Birinin top attığını gördüğümüzde, beynimiz topun nerede olacağını tahmin eder. "Beynimiz yalnızca en son duyusal verilerle çalışmıyor, bunun yerine topun nerede olacağına dair tahminler oluşturuyor. "Bu, dış dünyanın içsel modellerinin daha geniş kavramının özel bir örneğidir.

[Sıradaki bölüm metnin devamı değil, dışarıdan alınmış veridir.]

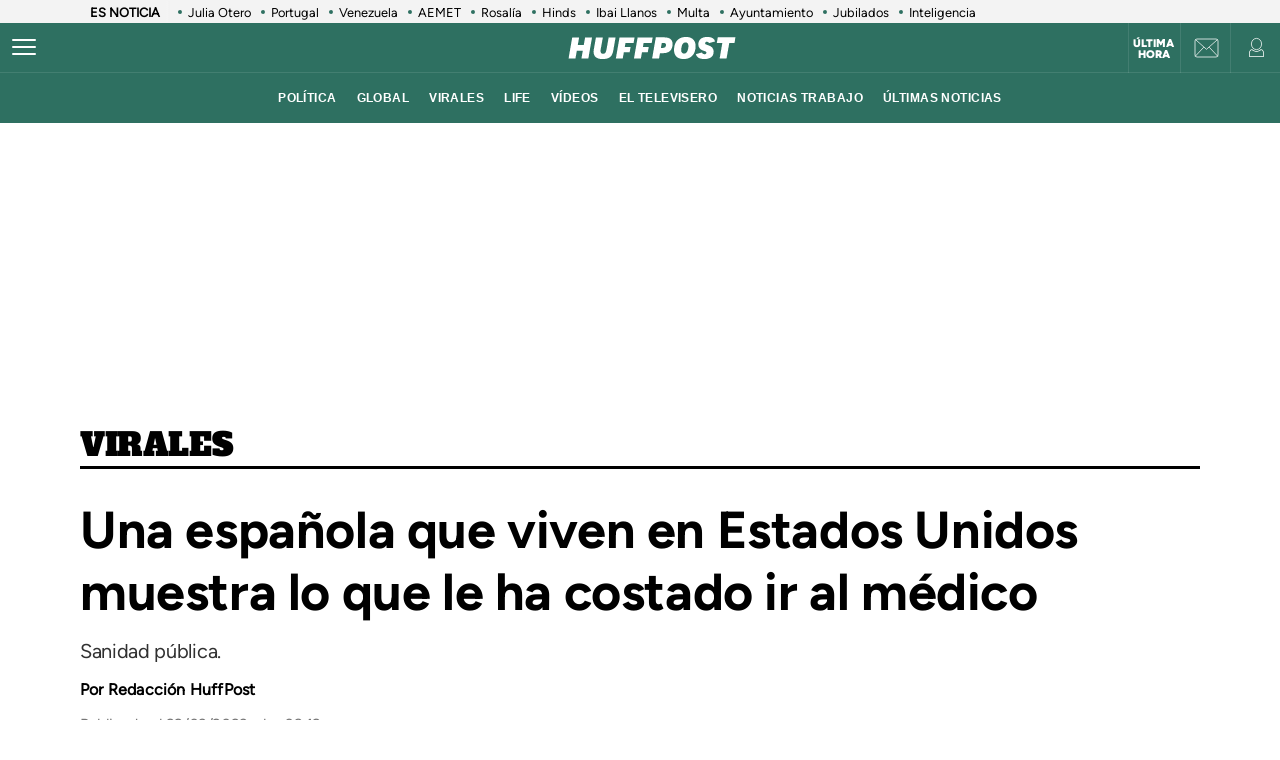

--- FILE ---
content_type: application/x-javascript;charset=utf-8
request_url: https://smetrics.huffingtonpost.es/id?d_visid_ver=5.5.0&d_fieldgroup=A&mcorgid=2387401053DB208C0A490D4C%40AdobeOrg&mid=49294812927369091675209993936989674186&ts=1768726849310
body_size: -38
content:
{"mid":"49294812927369091675209993936989674186"}

--- FILE ---
content_type: application/javascript; charset=utf-8
request_url: https://fundingchoicesmessages.google.com/f/AGSKWxVZa9rnf8N2LTLfjJYFVwdb-YHDWqI6dN9cZF1aplBBUdQW83ut-NZWfsNunTyL24Zym6b6yjNneZ0JXc3HMVWrv0oXpgP8hI9vXP65_uM2TwHVrA_th2FXPDnsoxnb37ORFPzckA==?fccs=W251bGwsbnVsbCxudWxsLG51bGwsbnVsbCxudWxsLFsxNzY4NzI2ODUxLDIzMjAwMDAwMF0sbnVsbCxudWxsLG51bGwsW251bGwsWzcsMTksNl0sbnVsbCxudWxsLG51bGwsbnVsbCxudWxsLG51bGwsbnVsbCxudWxsLG51bGwsMV0sImh0dHBzOi8vd3d3Lmh1ZmZpbmd0b25wb3N0LmVzL3ZpcmFsZXMvZXNwYW5vbGEtdml2ZW4tZXN0YWRvcy11bmlkb3MtbXVlc3RyYS1sZS1jb3N0YWRvLW1lZGljby5odG1sIixudWxsLFtbOCwiTTlsa3pVYVpEc2ciXSxbOSwiZW4tVVMiXSxbMTYsIlsxLDEsMV0iXSxbMTksIjIiXSxbMTcsIlswXSJdLFsyNCwiIl0sWzI5LCJmYWxzZSJdXV0
body_size: 151
content:
if (typeof __googlefc.fcKernelManager.run === 'function') {"use strict";this.default_ContributorServingResponseClientJs=this.default_ContributorServingResponseClientJs||{};(function(_){var window=this;
try{
var np=function(a){this.A=_.t(a)};_.u(np,_.J);var op=function(a){this.A=_.t(a)};_.u(op,_.J);op.prototype.getWhitelistStatus=function(){return _.F(this,2)};var pp=function(a){this.A=_.t(a)};_.u(pp,_.J);var qp=_.Zc(pp),rp=function(a,b,c){this.B=a;this.j=_.A(b,np,1);this.l=_.A(b,_.Nk,3);this.F=_.A(b,op,4);a=this.B.location.hostname;this.D=_.Dg(this.j,2)&&_.O(this.j,2)!==""?_.O(this.j,2):a;a=new _.Og(_.Ok(this.l));this.C=new _.bh(_.q.document,this.D,a);this.console=null;this.o=new _.jp(this.B,c,a)};
rp.prototype.run=function(){if(_.O(this.j,3)){var a=this.C,b=_.O(this.j,3),c=_.dh(a),d=new _.Ug;b=_.fg(d,1,b);c=_.C(c,1,b);_.hh(a,c)}else _.eh(this.C,"FCNEC");_.lp(this.o,_.A(this.l,_.Ae,1),this.l.getDefaultConsentRevocationText(),this.l.getDefaultConsentRevocationCloseText(),this.l.getDefaultConsentRevocationAttestationText(),this.D);_.mp(this.o,_.F(this.F,1),this.F.getWhitelistStatus());var e;a=(e=this.B.googlefc)==null?void 0:e.__executeManualDeployment;a!==void 0&&typeof a==="function"&&_.Qo(this.o.G,
"manualDeploymentApi")};var sp=function(){};sp.prototype.run=function(a,b,c){var d;return _.v(function(e){d=qp(b);(new rp(a,d,c)).run();return e.return({})})};_.Rk(7,new sp);
}catch(e){_._DumpException(e)}
}).call(this,this.default_ContributorServingResponseClientJs);
// Google Inc.

//# sourceURL=/_/mss/boq-content-ads-contributor/_/js/k=boq-content-ads-contributor.ContributorServingResponseClientJs.en_US.M9lkzUaZDsg.es5.O/d=1/exm=ad_blocking_detection_executable,kernel_loader,loader_js_executable,monetization_cookie_state_migration_initialization_executable/ed=1/rs=AJlcJMzanTQvnnVdXXtZinnKRQ21NfsPog/m=cookie_refresh_executable
__googlefc.fcKernelManager.run('\x5b\x5b\x5b7,\x22\x5b\x5bnull,\\\x22huffingtonpost.es\\\x22,\\\x22AKsRol-opHUh6XmyQjfx_NfXoDwmbrdDB5c2wDuqpy0zmDXMn3QYKbiRXf-ICotdtqhXUJ6WygUJsyZzA0tq0pIYtG4gkxuxlYr3_JcKPVnFXV_qnN4k2UV1BX0oX-ymOZN1z9fQ9yvf7btyfjroUTV55_W4fWvJWg\\\\u003d\\\\u003d\\\x22\x5d,null,\x5b\x5bnull,null,null,\\\x22https:\/\/fundingchoicesmessages.google.com\/f\/AGSKWxXlku_-FlWlRefxHJEt3i1kKMQR2Ui13Q6SpeLjzYFUQbmECk87Ph3ss1a7i6AKvyyAZjMx6qe9zICi6j33pzekIx8ZJxD-MRuRQ-P6IU5fEf1vOr7PKI03ywb12mgZBqzycUhIfw\\\\u003d\\\\u003d\\\x22\x5d,null,null,\x5bnull,null,null,\\\x22https:\/\/fundingchoicesmessages.google.com\/el\/AGSKWxV3Ok6dCNNI8hA9capXC67c4WMKyc_mxJueP6Ia5_rG4zr-AHvK6Z55T6pfwq4F8ekr5jyXX-MrBwgIWGg9c4pAiInE8Tz9qLI5u2zdyeEI2dfJVMP1kPVHfzq1yIR54KMwGeuZMA\\\\u003d\\\\u003d\\\x22\x5d,null,\x5bnull,\x5b7,19,6\x5d,null,null,null,null,null,null,null,null,null,1\x5d\x5d,\x5b3,1\x5d\x5d\x22\x5d\x5d,\x5bnull,null,null,\x22https:\/\/fundingchoicesmessages.google.com\/f\/AGSKWxURhTJyF4ERVyBPwd1A1UJWBE9Rg0331CYlXgvYBaWjliYDdrKUjYcYoWIQfGpYwlwlyBlgdO9xTS2XMWrTWUlOQ9PBBmkijbvBFncHt_rZL38UbYyQssEj1Mda-eQ4t4LDu-9mDg\\u003d\\u003d\x22\x5d\x5d');}

--- FILE ---
content_type: application/javascript; charset=utf-8
request_url: https://fundingchoicesmessages.google.com/f/AGSKWxU7cIG-OisXdrzM76qCEhzxZPN0r-3TwPNOp_YPGsh1OFpXK1VYKvxhTD3PSnJEsB6UjCvRiOLS0kEvJoLRpAmueIkwTR8Gx1uF1J8f4TZmXqjhlKYtLnDltyxpd6dqbifxGO9VGXWkuRA8dTOFzqV4AEuKPKumXGIYFPJR2_bCS9tJIkKsp4BuXmpo/__ad_right._160x290._600x180./Box-ad-_headline_ad.
body_size: -1289
content:
window['46c1f9d4-9041-40ef-882f-50cae37e7110'] = true;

Beyin, belirli koşullar altında bir eylem gerçekleştirirseniz ne olacağını içsel olarak simüle eder. İç modeller yalnızca motor eylemlerde (örneğin yakalama gibi) bir rol oynamaz. bir top) değil, aynı zamanda bilinçli algının da temelini oluşturur." Buradaki fikir, "algı, yakalanan verilerin bitlerini oluşturarak değil, beklentileri gelen duyusal verilerle eşleştirerek çalışır. "... Görsel korteks temelde işi dünyanın bir modelini oluşturmak olan bir makinedir. Birincil görsel korteks, retinadan akan verileri tahmin etmesine izin veren bir dahili model oluşturur. Korteks tahminlerini beyine gönderir. talamus, gözden gelen ile önceden tahmin edilen arasındaki FARK hakkında rapor verir.Talamus, kortekse yalnızca bu fark bilgisini, yani önceden tahmin edilmeyen kısmı geri gönderir. dahili model, böylece gelecekte daha az uyumsuzluk olacak.
" Bu harika bir kitap, açıklayıcı örneklerle dolu ve sadece mevcut nörolojinin durumuyla sınırlı. Şiddetle tavsiye edilir.